# start of Reading text
Sacro Cuore di Gesù (Italian: Sacred Heart of Jesus) is a minor basilica in Grosseto, Tuscany, Italy.

The church was commissioned by the bishop of Grosseto , who intended to pay homage to the fallen in the 1943 Grosseto bombing. On 26 April 1943, the day of Easter Monday, the city was bombed by the Americans, who concentrated on targeting civilians. 134 civilians died that day, especially children who were playing in a funfair set up outside the city walls.

The building was designed by engineer Ernesto Ganelli. Construction began in 1954 and was completed in four years. On 26 April 1958, anniversary of the bombing, bishop Paolo Galeazzi consecrated the church, which was elevated to minor basilica by pope Pius XII on 6 June.
# end of Reading text
# start of Data listing
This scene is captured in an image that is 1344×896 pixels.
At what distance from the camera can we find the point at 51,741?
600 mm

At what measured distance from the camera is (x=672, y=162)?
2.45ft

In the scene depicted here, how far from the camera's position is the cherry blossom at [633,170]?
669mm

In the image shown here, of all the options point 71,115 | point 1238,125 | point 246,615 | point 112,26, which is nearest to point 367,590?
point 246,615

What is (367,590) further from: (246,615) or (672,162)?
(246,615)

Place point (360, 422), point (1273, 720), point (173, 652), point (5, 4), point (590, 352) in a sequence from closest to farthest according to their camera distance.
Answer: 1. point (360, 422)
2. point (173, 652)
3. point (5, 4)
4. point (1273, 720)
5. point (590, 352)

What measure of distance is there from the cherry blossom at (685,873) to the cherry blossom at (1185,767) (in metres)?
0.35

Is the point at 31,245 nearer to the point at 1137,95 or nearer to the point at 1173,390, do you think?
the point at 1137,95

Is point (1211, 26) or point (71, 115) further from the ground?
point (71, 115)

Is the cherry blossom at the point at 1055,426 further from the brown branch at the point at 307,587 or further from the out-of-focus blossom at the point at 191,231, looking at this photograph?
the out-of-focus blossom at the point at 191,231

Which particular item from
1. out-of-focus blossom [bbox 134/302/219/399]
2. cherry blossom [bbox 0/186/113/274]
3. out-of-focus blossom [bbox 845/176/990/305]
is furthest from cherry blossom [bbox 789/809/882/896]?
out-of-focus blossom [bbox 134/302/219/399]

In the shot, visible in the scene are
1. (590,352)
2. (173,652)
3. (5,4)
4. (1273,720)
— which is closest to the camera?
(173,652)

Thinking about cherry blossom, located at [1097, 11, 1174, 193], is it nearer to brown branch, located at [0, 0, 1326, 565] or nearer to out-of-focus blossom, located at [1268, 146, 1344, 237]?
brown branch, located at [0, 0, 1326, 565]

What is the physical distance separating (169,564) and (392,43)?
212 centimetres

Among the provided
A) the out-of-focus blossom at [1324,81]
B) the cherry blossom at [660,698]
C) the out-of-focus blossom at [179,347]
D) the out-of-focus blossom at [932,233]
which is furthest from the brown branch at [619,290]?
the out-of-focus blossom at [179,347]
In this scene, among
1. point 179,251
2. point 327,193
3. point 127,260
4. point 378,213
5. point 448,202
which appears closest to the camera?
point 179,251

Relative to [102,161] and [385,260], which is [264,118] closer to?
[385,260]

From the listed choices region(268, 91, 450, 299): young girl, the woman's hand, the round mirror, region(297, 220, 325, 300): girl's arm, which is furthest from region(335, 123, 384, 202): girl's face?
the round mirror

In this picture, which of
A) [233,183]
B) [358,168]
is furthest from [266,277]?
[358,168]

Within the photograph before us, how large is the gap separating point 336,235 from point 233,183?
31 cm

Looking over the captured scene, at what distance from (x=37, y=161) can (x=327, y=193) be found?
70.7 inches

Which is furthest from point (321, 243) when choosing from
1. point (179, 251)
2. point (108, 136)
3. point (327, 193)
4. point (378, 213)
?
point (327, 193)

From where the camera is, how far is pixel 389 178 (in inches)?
# end of Data listing
> **Stated problem**
Can you continue the text above about the Sacro Cuore di Gesù basilica in Grosseto, picking up after its last sentence?

> **Result for this exercise**
Sacro Cuore di Gesù is decorated with bronze sculptures by artist Tolomeo Faccendi. The decorations include the fourteen stations of the Cross (1954–55) in the nave-aisles, the four Evangelists (1957) on the main facade, the Christ the Redeemer (1958) on the top of the dome, and the Pietà (1960) inside the crypt. The crypt is also decorated with the names of those who died in all World War II bombings in Grosseto; bishop Galeazzi, who died in 1971, has been buried into the crypt.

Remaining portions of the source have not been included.